Life’s choices are usually determined by two things – our feelings and calculating the risks, all of which are surmised in Margaret Glaspy‘s witty and cleverly titled debut full-length Emotions and Math. Although most of the songs on the album focus on well-covered themes of love and relationship. Emotions and Math is not the typical, gushy love record. At the heart of this gritty blues-rock LP is a strong, fiery, independent woman who doesn’t want anyone to feel sorry for her and simultaneously she won’t be doing the same.

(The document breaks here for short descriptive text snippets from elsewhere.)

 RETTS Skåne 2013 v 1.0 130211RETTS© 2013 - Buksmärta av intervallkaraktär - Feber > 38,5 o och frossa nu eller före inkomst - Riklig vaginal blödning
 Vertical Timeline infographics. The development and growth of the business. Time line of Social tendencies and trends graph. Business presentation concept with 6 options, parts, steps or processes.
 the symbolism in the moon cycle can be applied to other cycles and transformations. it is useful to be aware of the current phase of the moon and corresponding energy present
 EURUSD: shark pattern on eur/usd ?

“Take your hands off of me. There’s nothing wrong with me,” sings Glaspy on “Situation”, a no-nonsense, antithesis to the usual, melodramatic love song. She goes on to add, “I don’t like sympathy. Don’t you dare pity me because you don’t know my situation. We’ve had at most one conversation, so don’t come out of the blue and tell me what to do.”

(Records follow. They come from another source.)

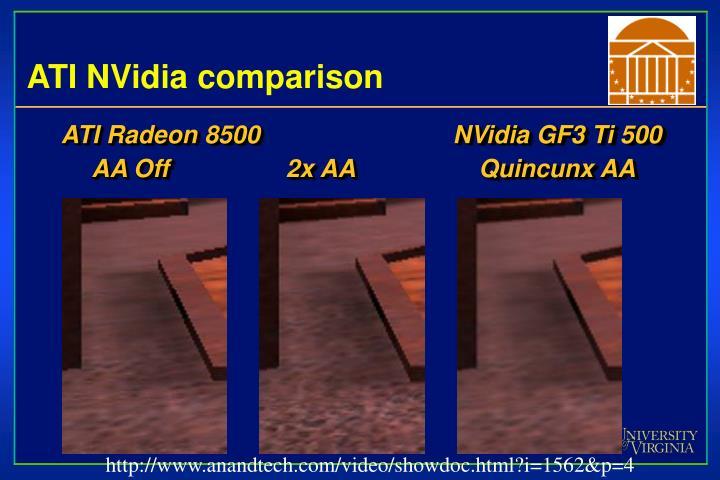 ATI NVidia comparison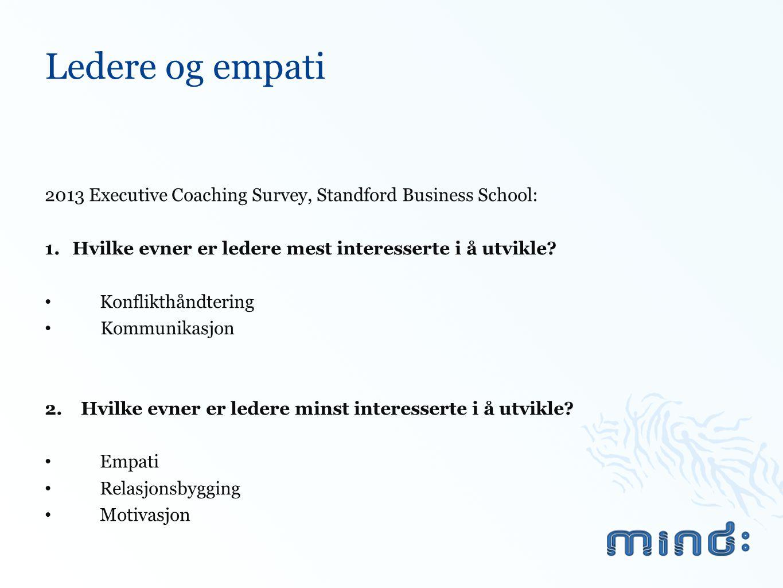 Ledere og empati 2013 Executive Coaching Survey, Standford Business School: 1.Hvilke evner er ledere mest interesserte i å utvikle? Konflikthåndtering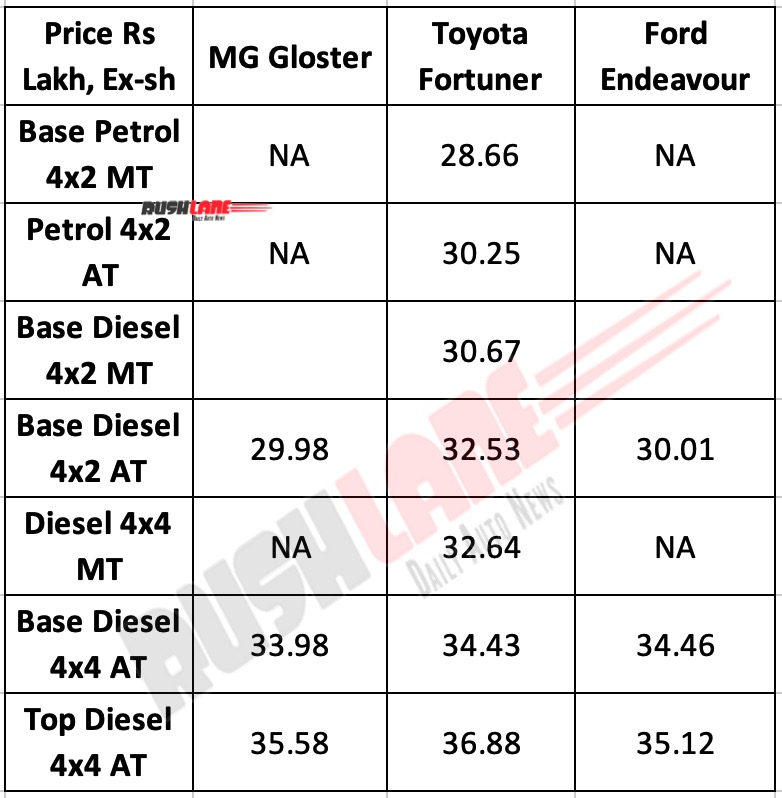 MG Gloster New prices vs Rivals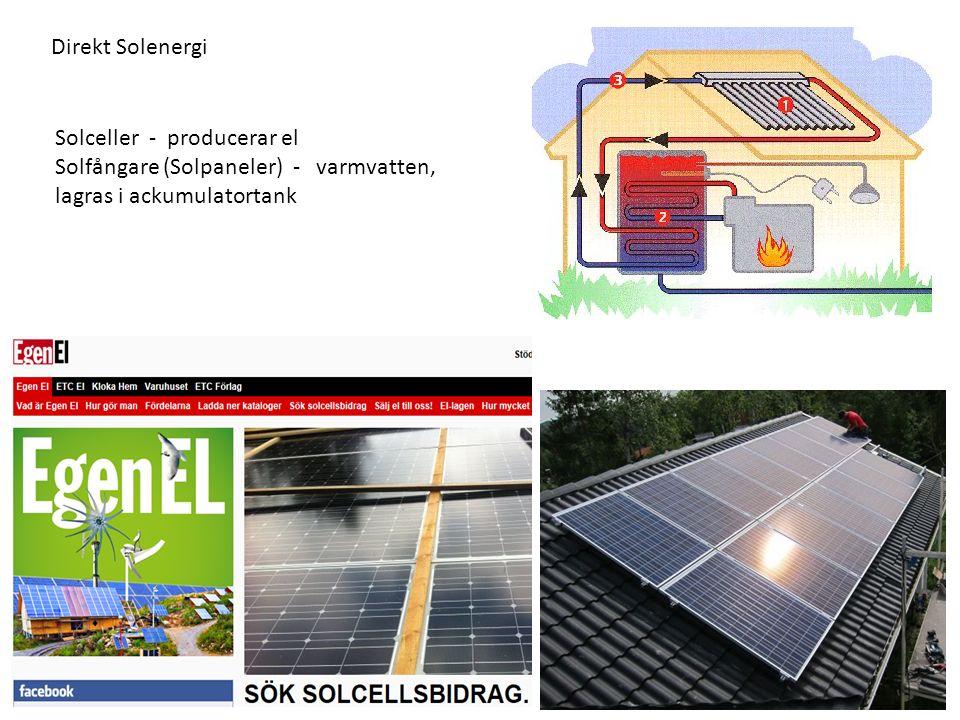 Solceller - producerar el Solfångare (Solpaneler) - varmvatten, lagras i ackumulatortank Direkt Solenergi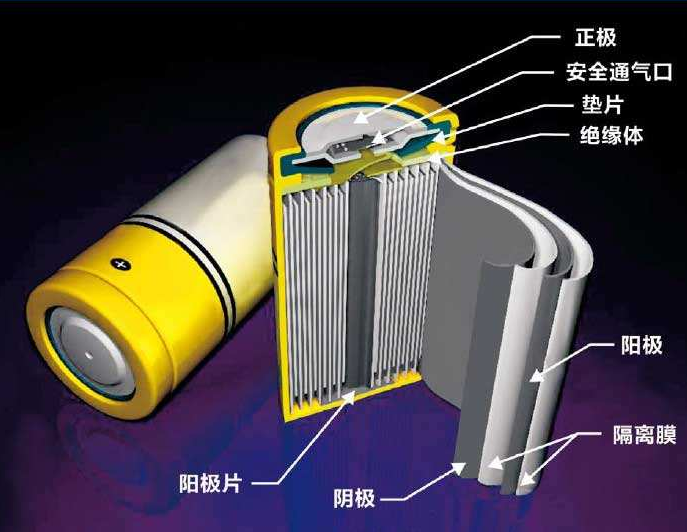 Lithium iron phosphate / ternary / solid lithium: Who is the power battery in the future?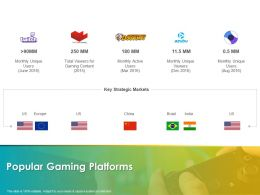 Popular Gaming Platforms Unique Users Ppt Powerpoint Presentation Icon Sample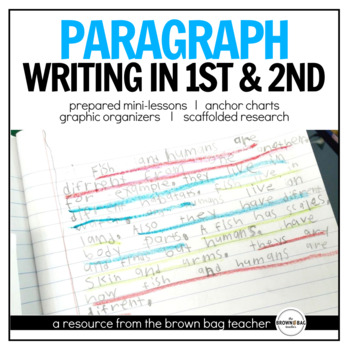 Paragraph Writing Unit: Inform/Explain Writing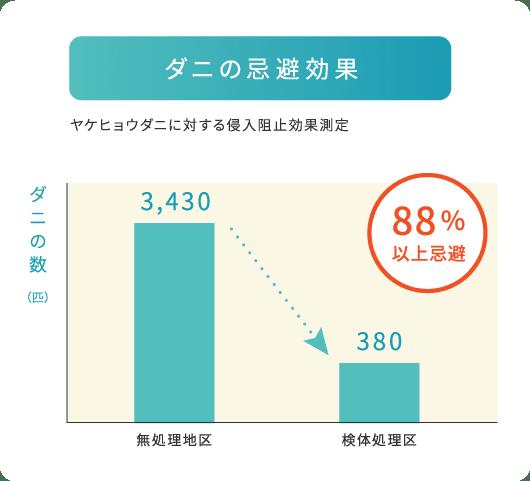 ダニの忌避効果:88%以上忌避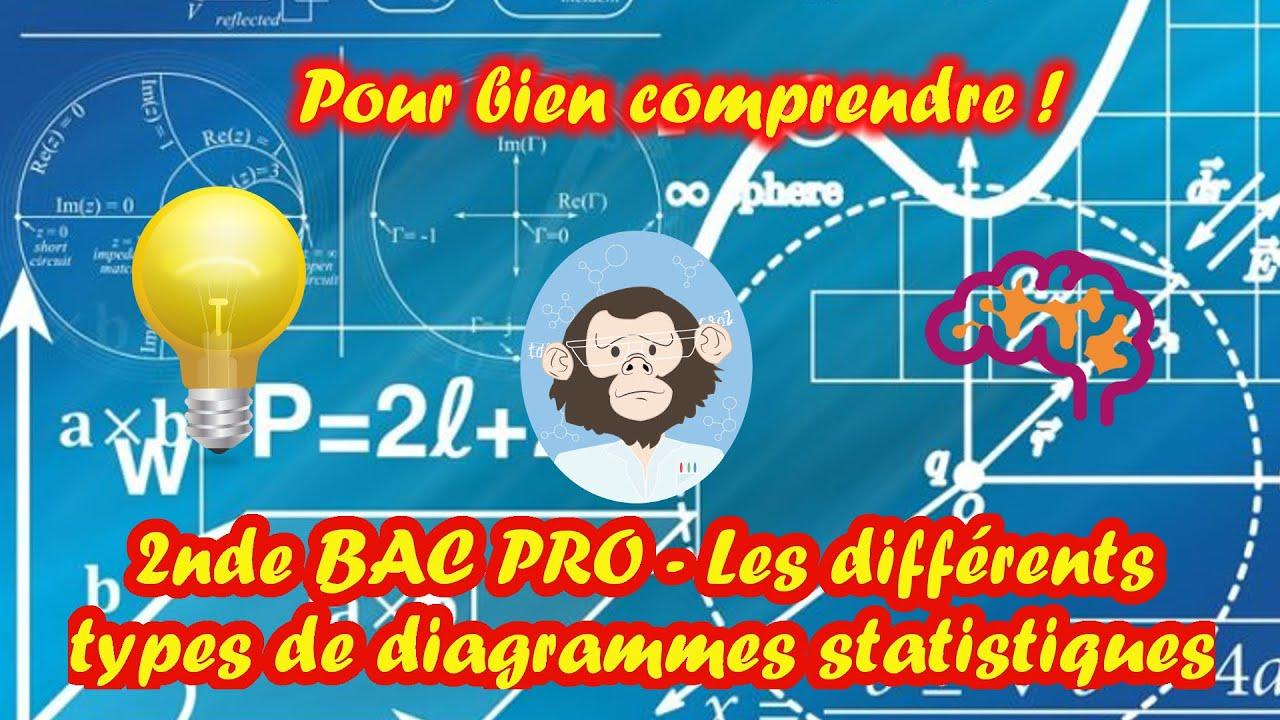 2nde BAC PRO - Mathématiques - Les différents types de ...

On the boisterous “You & I”, Glaspy shares her thoughts about an ex, providing lyrics that are have a Liz Phair-flair. The song is whimsical yet at the same time there is a hint of anger in Glaspy’s voice, as if to tell her ex to go fuck himself while laughing quietly in the distance. “I’m not looking for an open door to talk about love. Maybe you agree but I see you saving pictures of You and I. I don’t want to see you cry, but I think it’s just a matter of time.”
The title track offers a different take on a relationship, one of fear, reservation, and the hope of getting out. The lyrics are frighteningly poignant, and the intensity is furthered fueled by Glaspy’s steely delivery. It’s a song that will leave you cold in your tracks.
“Counting all the days til you’re back, shivering in an ice cold bath
All the emotions and math.
I’ve got to get off this tree, off of this limb
I’m a woman acting like a kid.
A skinny mess that’s breathless from telling you all of the things that I’m going to do.”
Emotions and Math, though, has its tender moments. On “Anthony Revised”, Glaspy delivers a stripped back, melodic folk-rock tune sung with a touch of longing and regret. At times, Glaspy’s voice reaches higher pitches as she reminisces about the one who got away and daydreams about the “what if”. “You Don’t Want Me” is Bonnie Raitt-esque in its approach, and like the blues-rock great Glaspy plays with the listener on this he-loves-me-he-loves-me-not song. The soulful rocker “No Matter Who” injects some optimism into the album, as Glaspy sings about keeping one’s chin up despite having one’s heart broken.
The lovely “Somebody to Anybody”, meanwhile, staggers the line between the album’s polar opposites and represents the multi-dimensions of Glaspy’s songwriting. In the chorus, Glaspy sings, “I don’t want to be somebody to anybody no. I’m good at no one.” It is a calling of one wishing to be recognized yet not to be heard nor seen. A person who seeks to be relevant to someone but irrelevant to the rest.
But with Emotions and Math, seeking irrelevancy will be a nearly impossible task for Margaret Glaspy because her debut album is a memorable piece of art. Emotions and Math is more than just another record about love and heartbreak. It also reminds us that any person, even one who has been through a difficult experience, can overcome anything. That the human spirit is indeed fiery, strong, and resilient, which is an important message during these uncertain times.